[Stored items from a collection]
--- --- ---
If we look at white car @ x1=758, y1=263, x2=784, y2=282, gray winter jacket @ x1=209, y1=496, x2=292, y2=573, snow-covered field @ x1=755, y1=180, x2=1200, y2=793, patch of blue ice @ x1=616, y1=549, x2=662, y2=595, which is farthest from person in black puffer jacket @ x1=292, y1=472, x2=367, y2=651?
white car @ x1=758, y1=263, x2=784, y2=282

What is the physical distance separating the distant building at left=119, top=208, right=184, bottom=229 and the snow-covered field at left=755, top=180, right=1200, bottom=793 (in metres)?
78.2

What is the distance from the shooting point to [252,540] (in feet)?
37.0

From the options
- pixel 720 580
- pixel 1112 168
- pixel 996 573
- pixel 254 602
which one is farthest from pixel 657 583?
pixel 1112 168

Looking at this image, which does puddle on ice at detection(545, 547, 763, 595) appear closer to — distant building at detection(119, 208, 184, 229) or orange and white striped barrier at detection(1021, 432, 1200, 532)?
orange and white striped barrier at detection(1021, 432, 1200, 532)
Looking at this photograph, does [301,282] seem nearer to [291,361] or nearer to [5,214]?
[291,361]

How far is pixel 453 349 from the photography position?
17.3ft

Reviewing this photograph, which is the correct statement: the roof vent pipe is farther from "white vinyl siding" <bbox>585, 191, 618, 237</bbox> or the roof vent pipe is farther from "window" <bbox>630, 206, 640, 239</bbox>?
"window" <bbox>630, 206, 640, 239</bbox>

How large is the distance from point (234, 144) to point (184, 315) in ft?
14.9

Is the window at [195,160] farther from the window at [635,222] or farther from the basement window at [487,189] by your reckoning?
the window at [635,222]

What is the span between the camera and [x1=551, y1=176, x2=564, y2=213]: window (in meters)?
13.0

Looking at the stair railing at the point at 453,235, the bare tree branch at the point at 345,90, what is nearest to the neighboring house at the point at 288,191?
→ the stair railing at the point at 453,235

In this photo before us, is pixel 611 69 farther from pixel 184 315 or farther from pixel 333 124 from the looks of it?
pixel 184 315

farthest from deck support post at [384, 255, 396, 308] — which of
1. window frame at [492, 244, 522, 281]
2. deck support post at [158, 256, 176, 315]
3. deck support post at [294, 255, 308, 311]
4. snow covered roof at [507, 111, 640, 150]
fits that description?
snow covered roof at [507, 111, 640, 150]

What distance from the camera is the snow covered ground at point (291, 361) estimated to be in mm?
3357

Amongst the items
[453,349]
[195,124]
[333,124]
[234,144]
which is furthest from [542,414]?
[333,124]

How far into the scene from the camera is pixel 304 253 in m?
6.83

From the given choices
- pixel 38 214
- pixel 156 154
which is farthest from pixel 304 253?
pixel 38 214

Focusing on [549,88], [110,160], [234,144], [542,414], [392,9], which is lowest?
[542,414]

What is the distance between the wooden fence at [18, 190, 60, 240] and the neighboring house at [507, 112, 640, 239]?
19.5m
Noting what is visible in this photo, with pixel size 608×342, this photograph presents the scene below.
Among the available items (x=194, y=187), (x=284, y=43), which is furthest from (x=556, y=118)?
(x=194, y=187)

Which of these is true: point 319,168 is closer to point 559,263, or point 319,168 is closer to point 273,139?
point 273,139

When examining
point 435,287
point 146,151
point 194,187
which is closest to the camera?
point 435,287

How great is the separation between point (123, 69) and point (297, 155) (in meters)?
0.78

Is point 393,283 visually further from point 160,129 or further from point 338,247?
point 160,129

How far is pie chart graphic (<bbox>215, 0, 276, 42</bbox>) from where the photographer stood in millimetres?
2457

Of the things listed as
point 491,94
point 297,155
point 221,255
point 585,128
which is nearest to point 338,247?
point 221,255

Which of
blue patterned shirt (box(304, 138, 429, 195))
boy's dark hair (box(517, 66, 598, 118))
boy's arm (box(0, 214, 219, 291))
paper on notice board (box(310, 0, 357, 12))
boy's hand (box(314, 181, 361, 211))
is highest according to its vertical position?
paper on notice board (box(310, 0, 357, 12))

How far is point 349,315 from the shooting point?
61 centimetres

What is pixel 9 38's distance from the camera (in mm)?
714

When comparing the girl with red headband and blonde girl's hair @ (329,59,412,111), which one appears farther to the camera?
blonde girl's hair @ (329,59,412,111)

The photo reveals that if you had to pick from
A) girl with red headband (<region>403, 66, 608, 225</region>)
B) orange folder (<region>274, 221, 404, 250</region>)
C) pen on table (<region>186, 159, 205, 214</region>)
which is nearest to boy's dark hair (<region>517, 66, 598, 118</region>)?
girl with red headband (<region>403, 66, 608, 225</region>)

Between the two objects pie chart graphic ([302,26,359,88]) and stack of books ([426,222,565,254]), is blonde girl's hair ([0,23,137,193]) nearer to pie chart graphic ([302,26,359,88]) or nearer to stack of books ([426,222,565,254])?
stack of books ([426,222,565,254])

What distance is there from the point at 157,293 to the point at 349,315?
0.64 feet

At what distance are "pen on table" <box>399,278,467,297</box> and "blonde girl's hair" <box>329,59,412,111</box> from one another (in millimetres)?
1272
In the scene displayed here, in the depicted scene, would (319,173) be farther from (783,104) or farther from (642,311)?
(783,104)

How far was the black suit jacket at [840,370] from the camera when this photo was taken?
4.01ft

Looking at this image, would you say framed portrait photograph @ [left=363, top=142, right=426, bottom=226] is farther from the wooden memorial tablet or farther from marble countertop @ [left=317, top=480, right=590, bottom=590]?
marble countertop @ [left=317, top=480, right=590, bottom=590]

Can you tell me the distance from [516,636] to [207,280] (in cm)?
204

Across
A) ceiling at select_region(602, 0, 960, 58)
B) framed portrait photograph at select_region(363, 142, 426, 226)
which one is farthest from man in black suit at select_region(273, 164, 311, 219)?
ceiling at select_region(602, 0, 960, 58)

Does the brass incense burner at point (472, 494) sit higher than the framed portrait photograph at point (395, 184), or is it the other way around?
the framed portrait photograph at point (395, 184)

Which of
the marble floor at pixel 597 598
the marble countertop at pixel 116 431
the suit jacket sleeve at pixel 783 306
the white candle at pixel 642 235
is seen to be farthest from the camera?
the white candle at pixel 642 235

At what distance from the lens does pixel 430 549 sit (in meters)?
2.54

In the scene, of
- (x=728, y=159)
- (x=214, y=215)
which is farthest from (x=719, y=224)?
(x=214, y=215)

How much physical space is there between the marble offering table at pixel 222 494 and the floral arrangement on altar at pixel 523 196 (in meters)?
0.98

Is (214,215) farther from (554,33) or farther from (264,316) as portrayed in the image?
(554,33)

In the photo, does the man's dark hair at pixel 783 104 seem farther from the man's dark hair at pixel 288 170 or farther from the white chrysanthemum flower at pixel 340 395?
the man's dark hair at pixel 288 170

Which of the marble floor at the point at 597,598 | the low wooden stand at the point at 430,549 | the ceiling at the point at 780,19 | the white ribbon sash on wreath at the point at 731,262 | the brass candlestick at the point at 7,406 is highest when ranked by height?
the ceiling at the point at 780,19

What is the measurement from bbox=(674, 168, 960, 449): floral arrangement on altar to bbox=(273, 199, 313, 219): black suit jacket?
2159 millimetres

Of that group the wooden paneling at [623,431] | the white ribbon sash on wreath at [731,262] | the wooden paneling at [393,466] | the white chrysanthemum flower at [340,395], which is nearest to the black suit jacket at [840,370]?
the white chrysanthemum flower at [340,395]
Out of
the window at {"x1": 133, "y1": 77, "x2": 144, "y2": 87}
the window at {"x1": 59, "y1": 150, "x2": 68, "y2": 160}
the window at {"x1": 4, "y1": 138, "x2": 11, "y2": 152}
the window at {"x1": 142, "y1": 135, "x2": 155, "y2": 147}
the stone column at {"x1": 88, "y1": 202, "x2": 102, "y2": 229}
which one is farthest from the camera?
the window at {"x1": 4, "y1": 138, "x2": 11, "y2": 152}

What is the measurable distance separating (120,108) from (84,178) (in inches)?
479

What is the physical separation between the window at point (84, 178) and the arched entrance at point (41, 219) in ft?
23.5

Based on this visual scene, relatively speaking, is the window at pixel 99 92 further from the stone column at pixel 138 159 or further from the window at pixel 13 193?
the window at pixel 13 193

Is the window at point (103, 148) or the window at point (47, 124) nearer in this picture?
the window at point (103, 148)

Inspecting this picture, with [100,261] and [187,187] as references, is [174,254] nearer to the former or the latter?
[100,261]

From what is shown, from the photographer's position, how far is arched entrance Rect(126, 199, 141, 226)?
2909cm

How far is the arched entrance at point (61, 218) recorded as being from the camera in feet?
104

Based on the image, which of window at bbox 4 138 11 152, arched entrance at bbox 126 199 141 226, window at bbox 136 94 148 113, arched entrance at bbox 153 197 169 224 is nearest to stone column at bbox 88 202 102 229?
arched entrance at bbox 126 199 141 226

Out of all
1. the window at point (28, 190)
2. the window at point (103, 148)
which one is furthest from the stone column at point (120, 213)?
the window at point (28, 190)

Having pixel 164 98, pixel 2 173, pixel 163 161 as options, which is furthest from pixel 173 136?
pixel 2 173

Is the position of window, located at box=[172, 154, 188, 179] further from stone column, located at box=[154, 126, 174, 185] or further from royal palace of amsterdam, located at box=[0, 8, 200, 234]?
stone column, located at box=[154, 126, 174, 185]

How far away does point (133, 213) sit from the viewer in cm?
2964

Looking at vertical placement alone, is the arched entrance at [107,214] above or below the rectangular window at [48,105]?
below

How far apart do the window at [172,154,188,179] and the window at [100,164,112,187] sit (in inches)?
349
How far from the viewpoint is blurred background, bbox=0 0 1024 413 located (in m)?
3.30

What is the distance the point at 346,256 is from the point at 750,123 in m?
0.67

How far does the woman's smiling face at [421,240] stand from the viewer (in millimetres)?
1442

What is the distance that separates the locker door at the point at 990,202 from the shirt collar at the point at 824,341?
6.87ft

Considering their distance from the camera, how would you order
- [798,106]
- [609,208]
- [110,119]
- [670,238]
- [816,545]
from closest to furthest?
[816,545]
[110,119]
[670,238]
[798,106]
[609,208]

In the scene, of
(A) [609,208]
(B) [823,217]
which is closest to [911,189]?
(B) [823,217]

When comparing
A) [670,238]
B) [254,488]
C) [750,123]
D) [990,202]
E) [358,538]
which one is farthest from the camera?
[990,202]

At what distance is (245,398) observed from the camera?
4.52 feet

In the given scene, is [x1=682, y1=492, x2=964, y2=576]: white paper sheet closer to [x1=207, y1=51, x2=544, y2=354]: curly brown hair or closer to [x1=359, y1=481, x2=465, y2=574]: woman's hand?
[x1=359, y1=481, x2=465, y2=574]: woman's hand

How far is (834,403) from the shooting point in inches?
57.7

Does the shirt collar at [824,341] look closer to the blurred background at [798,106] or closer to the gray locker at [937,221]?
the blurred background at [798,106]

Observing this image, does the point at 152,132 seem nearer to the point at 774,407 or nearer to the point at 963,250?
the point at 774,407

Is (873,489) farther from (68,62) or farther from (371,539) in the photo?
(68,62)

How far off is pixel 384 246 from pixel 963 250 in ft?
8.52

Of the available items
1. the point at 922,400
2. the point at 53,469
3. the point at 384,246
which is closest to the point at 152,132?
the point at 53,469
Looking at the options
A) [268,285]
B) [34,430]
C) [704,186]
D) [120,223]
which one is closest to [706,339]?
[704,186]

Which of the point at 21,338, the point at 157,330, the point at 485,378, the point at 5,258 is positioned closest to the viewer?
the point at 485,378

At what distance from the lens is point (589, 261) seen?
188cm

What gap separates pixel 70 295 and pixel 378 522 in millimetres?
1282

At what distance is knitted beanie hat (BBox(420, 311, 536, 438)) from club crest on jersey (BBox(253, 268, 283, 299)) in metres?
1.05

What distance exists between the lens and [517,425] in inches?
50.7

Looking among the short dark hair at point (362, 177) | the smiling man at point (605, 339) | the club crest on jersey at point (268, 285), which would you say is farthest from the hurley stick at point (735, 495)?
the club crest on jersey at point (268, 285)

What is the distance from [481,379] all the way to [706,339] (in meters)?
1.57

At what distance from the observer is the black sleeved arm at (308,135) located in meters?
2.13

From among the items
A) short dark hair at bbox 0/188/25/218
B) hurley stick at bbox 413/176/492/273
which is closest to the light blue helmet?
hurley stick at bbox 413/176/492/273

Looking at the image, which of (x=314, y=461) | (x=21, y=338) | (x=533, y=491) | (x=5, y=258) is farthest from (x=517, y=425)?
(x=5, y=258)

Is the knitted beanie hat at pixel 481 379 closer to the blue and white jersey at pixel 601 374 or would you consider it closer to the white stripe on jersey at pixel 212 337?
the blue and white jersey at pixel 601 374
--- --- ---
▸ GIVEN REQUEST
Extract every line from the one containing "Observing this image, does" through the last line of the data, inclusive, exactly as written.

▸ COMPLETE OUTPUT
Observing this image, does the point at 152,132 seem nearer to the point at 774,407 or nearer to the point at 963,250?
the point at 774,407

Is (873,489) farther from (68,62) or farther from (371,539) in the photo?
(68,62)

How far off is pixel 384 246 from pixel 963 250 in ft?
8.52

Of the available items
1. the point at 922,400
2. the point at 53,469
3. the point at 384,246
which is closest to the point at 152,132?
the point at 53,469
Looking at the options
A) [268,285]
B) [34,430]
C) [704,186]
D) [120,223]
which one is closest to [706,339]?
[704,186]

Which of the point at 21,338, the point at 157,330, the point at 485,378, the point at 5,258 is positioned closest to the viewer?
the point at 485,378

At what distance from the lens is point (589, 261) seen?
188cm

What gap separates pixel 70 295 and pixel 378 522 in millimetres?
1282

At what distance is knitted beanie hat (BBox(420, 311, 536, 438)) from club crest on jersey (BBox(253, 268, 283, 299)) in metres?
1.05

What distance exists between the lens and [517,425] in inches?
50.7

Looking among the short dark hair at point (362, 177) | the smiling man at point (605, 339) | the club crest on jersey at point (268, 285), which would you say is farthest from the hurley stick at point (735, 495)?
the club crest on jersey at point (268, 285)

What is the distance from [481,379] all the way to [706,339] (in meters)?
1.57

At what distance from the observer is the black sleeved arm at (308,135) located in meters?
2.13

From among the items
A) short dark hair at bbox 0/188/25/218
B) hurley stick at bbox 413/176/492/273
which is closest to the light blue helmet?
hurley stick at bbox 413/176/492/273

Looking at the image, which of (x=314, y=461) | (x=21, y=338) | (x=533, y=491) | (x=5, y=258) is farthest from (x=517, y=425)?
(x=5, y=258)

Is the knitted beanie hat at pixel 481 379 closer to the blue and white jersey at pixel 601 374 or would you consider it closer to the white stripe on jersey at pixel 212 337?
the blue and white jersey at pixel 601 374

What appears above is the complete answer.